The University of Arizona

Events & News

CS Colloquium

DateThursday, September 29, 2016
Time11:00 am
Concludes12:15 pm
LocationGould-Simpson 906
DetailsPlease join us for coffee and light refreshments at 10:45am, Gould-Simpson, 9th Floor Atrium

Faculty Host: Dr. Joshua Levine
SpeakerMatt Berger
AffiliationAir Force Research Laboratory

Exploring Document Collections through Document Usage

As document collections grow in size and diversity, the visual exploration of documents becomes essential for the understanding of general themes, the comparison of documents, and discovery of documents of interest. Document exploration is traditionally driven by a data representation that is characterized by a document’s contents, i.e. the collection of words in a document. In this talk I will introduce a different perspective on document exploration: rather than visualize documents via what they are, we propose a technique to explore documents via how they are commonly used. Document usage can serve as a rich data representation, for instance in scientific literature, documents tend to be used for the purposes of datasets, evaluation methodologies, surveys, code, or experimental comparisons. We capture usage of a document through how it is cited by others in a document collection, and use this to obtain a joint representation of words and documents in a high-dimensional space where a word’s proximity to a document reflects the document’s citation context. We show how to use this embedding for interactively steering a 2D document projection through user-defined concepts, specified as arbitrary phrases, existing documents, or document:phrase analogies. We use a large corpus of documents from the computer vision domain to showcase the effectiveness of our technique for exploring document usage across a wide variety of concepts.
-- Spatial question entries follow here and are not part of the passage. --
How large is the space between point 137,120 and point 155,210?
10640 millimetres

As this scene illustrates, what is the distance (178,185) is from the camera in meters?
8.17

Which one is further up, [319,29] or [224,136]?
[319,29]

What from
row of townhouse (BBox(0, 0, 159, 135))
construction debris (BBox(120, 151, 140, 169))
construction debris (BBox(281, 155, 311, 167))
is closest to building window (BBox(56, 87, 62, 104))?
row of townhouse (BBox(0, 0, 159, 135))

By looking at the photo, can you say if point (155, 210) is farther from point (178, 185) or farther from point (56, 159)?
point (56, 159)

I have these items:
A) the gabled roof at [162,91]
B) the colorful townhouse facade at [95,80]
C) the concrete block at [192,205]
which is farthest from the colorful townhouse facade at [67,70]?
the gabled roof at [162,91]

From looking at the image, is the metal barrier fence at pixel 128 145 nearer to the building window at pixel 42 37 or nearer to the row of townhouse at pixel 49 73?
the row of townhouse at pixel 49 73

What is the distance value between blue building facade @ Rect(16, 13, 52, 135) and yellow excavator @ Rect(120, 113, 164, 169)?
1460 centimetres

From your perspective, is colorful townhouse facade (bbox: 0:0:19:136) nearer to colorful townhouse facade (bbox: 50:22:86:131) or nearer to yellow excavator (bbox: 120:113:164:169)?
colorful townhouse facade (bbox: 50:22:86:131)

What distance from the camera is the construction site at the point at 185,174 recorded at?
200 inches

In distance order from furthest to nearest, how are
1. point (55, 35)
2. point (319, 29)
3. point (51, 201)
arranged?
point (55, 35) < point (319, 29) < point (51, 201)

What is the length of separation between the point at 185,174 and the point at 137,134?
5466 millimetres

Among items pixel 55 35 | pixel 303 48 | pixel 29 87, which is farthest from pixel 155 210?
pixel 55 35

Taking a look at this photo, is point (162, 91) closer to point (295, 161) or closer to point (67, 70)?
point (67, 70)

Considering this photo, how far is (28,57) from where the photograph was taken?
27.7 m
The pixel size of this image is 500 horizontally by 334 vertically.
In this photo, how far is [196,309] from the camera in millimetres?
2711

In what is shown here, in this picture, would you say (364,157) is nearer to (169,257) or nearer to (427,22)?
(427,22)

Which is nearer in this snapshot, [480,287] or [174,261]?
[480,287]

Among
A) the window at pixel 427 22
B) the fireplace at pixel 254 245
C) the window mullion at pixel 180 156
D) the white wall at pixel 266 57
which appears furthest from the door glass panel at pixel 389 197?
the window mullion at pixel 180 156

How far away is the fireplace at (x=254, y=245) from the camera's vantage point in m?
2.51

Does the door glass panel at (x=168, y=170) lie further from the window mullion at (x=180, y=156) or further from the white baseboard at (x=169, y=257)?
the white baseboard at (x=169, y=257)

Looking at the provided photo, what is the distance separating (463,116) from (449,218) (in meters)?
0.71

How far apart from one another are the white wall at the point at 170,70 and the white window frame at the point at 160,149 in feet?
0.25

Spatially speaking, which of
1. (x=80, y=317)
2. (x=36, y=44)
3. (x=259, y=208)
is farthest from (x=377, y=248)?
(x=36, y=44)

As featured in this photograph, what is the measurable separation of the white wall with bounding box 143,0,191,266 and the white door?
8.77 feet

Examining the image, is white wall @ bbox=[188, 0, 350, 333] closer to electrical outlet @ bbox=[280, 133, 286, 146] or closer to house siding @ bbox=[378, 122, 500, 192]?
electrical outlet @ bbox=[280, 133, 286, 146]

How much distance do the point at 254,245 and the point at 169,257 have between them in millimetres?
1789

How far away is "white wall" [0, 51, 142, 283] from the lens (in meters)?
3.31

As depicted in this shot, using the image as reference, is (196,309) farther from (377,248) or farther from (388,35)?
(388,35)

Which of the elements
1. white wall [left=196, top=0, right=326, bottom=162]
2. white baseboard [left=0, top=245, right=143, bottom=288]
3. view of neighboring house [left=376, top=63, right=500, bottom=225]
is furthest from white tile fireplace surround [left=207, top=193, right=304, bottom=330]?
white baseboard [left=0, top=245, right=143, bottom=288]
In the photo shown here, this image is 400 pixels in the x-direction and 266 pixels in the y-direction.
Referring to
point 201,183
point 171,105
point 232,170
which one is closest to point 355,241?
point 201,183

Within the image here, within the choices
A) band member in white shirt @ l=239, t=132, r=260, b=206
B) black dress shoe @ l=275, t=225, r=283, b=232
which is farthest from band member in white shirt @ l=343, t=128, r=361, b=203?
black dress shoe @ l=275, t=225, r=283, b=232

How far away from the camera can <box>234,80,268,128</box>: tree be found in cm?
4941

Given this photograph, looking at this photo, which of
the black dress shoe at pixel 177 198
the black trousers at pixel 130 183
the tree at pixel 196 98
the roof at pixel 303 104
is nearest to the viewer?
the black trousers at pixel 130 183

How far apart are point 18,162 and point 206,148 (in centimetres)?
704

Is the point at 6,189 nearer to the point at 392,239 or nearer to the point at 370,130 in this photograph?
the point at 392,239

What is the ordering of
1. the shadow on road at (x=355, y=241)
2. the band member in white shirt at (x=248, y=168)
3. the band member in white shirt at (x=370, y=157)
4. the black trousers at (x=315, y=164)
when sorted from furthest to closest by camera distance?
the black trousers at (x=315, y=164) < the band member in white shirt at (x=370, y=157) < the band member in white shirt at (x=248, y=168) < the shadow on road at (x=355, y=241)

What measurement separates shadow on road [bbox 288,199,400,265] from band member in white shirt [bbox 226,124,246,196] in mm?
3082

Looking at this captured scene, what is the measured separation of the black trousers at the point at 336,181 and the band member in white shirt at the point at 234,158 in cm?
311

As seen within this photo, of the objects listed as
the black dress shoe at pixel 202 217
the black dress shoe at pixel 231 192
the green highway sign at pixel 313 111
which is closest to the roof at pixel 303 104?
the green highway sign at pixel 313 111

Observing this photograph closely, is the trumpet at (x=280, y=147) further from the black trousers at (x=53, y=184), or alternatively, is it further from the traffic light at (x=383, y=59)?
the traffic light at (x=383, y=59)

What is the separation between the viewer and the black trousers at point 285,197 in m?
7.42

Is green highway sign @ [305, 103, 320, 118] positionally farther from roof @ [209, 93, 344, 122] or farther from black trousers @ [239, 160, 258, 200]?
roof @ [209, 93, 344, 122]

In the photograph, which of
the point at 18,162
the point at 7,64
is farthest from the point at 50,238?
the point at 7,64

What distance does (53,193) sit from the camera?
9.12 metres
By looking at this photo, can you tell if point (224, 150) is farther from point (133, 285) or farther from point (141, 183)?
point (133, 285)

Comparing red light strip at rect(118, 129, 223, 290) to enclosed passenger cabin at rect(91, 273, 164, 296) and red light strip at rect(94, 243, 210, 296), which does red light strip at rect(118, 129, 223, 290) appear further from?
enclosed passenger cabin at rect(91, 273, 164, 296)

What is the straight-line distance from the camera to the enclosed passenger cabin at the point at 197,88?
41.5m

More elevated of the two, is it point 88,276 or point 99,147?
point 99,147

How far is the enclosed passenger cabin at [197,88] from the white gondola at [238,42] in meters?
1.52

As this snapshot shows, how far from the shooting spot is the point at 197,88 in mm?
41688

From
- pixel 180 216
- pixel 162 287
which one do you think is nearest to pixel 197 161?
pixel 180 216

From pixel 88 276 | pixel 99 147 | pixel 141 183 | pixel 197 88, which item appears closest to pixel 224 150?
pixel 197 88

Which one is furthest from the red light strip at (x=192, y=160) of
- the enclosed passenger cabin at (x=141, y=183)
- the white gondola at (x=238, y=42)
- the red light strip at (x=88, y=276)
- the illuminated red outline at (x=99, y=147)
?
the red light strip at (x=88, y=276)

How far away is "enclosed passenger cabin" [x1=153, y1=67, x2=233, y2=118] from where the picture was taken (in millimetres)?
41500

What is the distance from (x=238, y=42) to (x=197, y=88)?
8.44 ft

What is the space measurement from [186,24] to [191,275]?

Matthew Berger is a Computer Scientist with the Air Force Research Laboratory. He obtained his PhD in 2013 from the University of Utah, focusing on various problems in geometry processing. His current research interests are in machine learning and computer vision, considering such topics as subspace learning and tracking from missing data, perceptual similarity learning from relative feedback, as well as image and text representation learning, with applications towards background estimation in video, identification of swarm behaviors, zero shot learning, and RF estimation from images via deeply learned features.